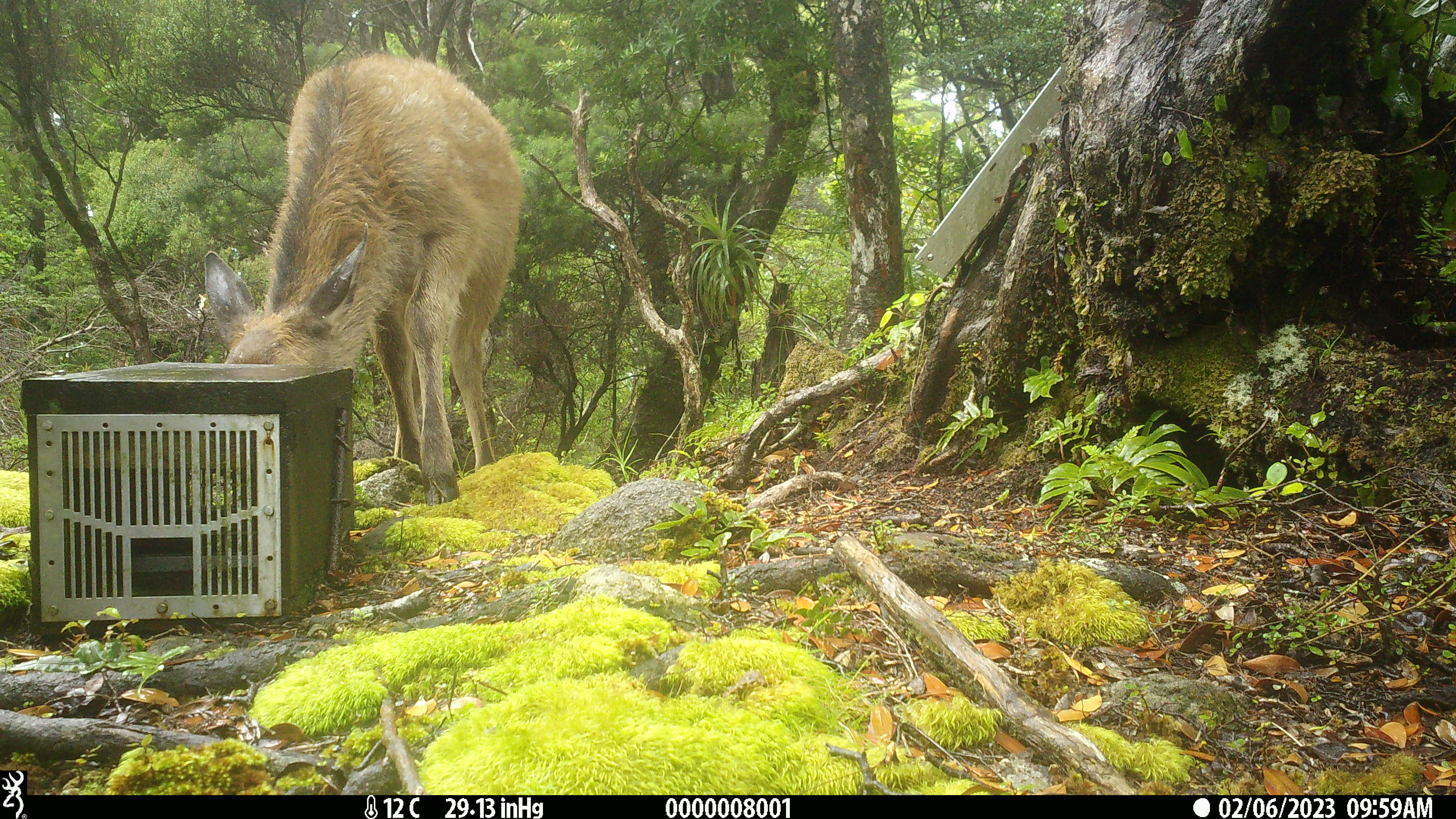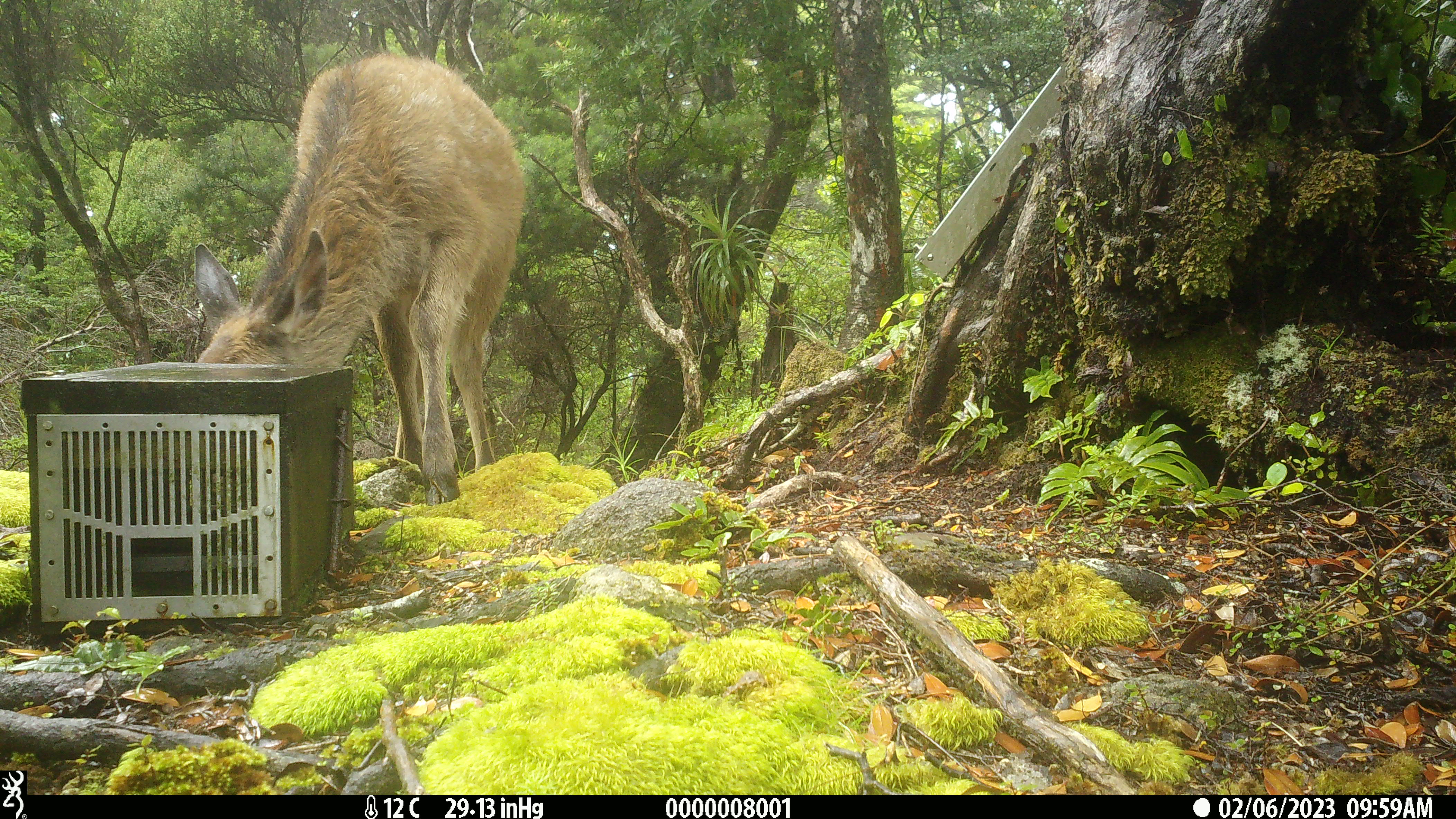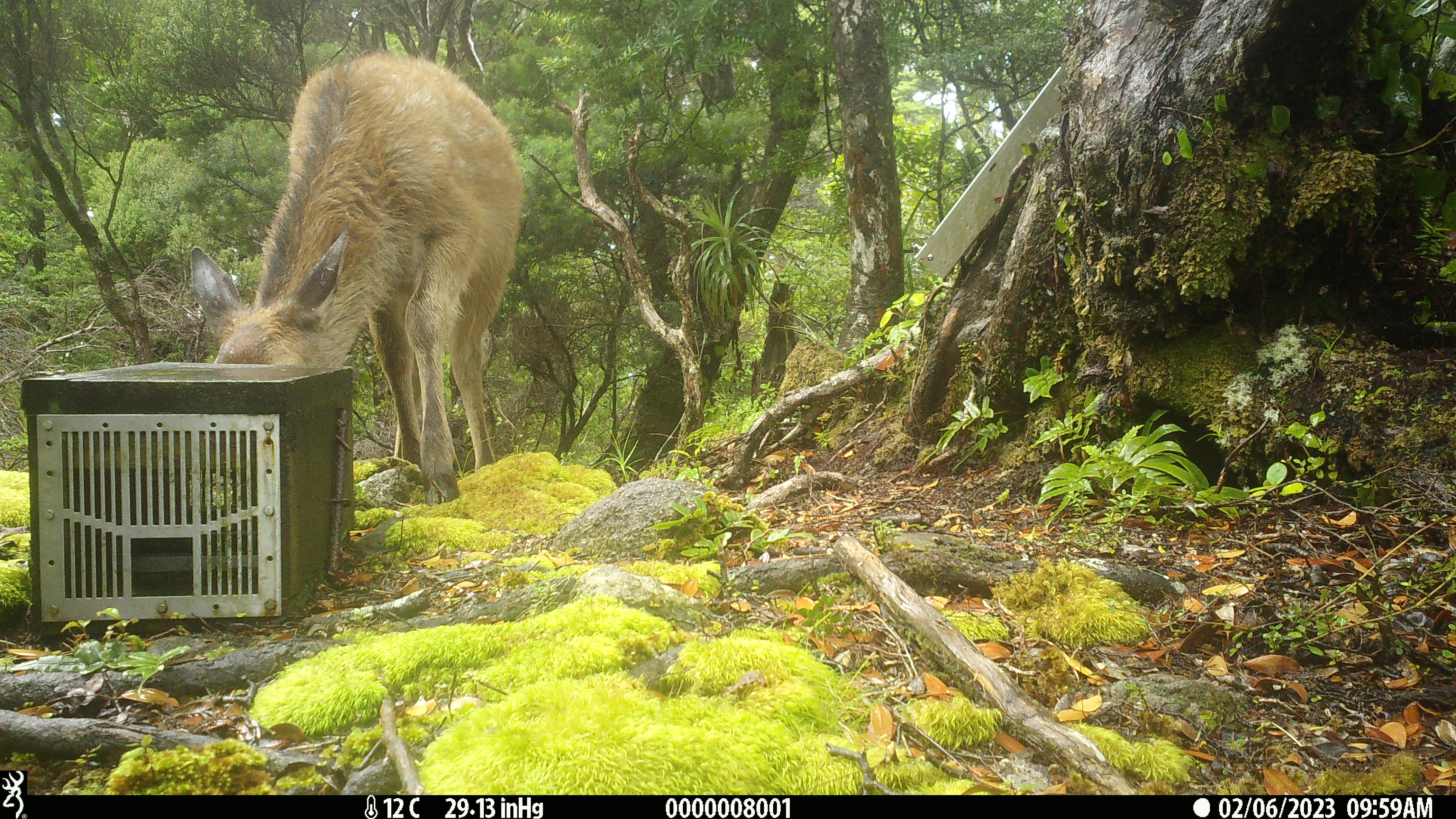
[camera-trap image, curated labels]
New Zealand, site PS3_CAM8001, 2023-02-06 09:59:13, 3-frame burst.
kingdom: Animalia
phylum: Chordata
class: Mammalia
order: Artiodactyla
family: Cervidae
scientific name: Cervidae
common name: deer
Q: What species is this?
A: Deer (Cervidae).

§ §

**Task item:**
Please give the records above again exactly as they stand, with no pictures.

**Task answer:**
[camera-trap image, curated labels]
New Zealand, site PS3_CAM8001, 2023-02-06 09:59:13, 3-frame burst.
kingdom: Animalia
phylum: Chordata
class: Mammalia
order: Artiodactyla
family: Cervidae
scientific name: Cervidae
common name: deer
Q: What species is this?
A: Deer (Cervidae).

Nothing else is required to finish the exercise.